Male nude mice were purchased from the Institute of Materia Medica (CAS, Shanghai, China) and cared for in accordance with the National Institutes of Health Guide for the Care and Use of Laboratory Animals. All the experimental protocols were approved in advance by the Ethics Review Committee for the Animal Experimentation of Fudan University. Afterward, 1.0 × 106 cells were suspended in 200 μl of PBS and injected into the nude mice through the tail vein. After 8 weeks, the mice were sacrificed to examine the number of metastatic tumors in their lungs.

ELISA assay

A total of 1 × 105 cells were seeded into 12-well plates and cultured with DMEM without FBS. After 48 h, the cell culture media were collected to analyze TGF-β1 level by using a Human TGF-β1 ELISA kit (Proteintech) in accordance with the manufacturer’s protocols.

Statistical analysis

All the experiments were repeated at least thrice.
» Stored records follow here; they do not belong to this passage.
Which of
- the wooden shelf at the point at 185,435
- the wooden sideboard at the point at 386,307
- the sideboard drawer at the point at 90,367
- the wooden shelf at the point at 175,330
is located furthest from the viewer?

The samples or animals were allocated to experimental groups through a random assignment. Data were analyzed through a two-tailed Student’s t-test. Statistical significance levels were set at *P< 0.05, **P < 0.01, and ***P < 0.001. Biostatistical analysis was carried out using GraphPad (GraphPad Prism 5, Lajoua, California, USA).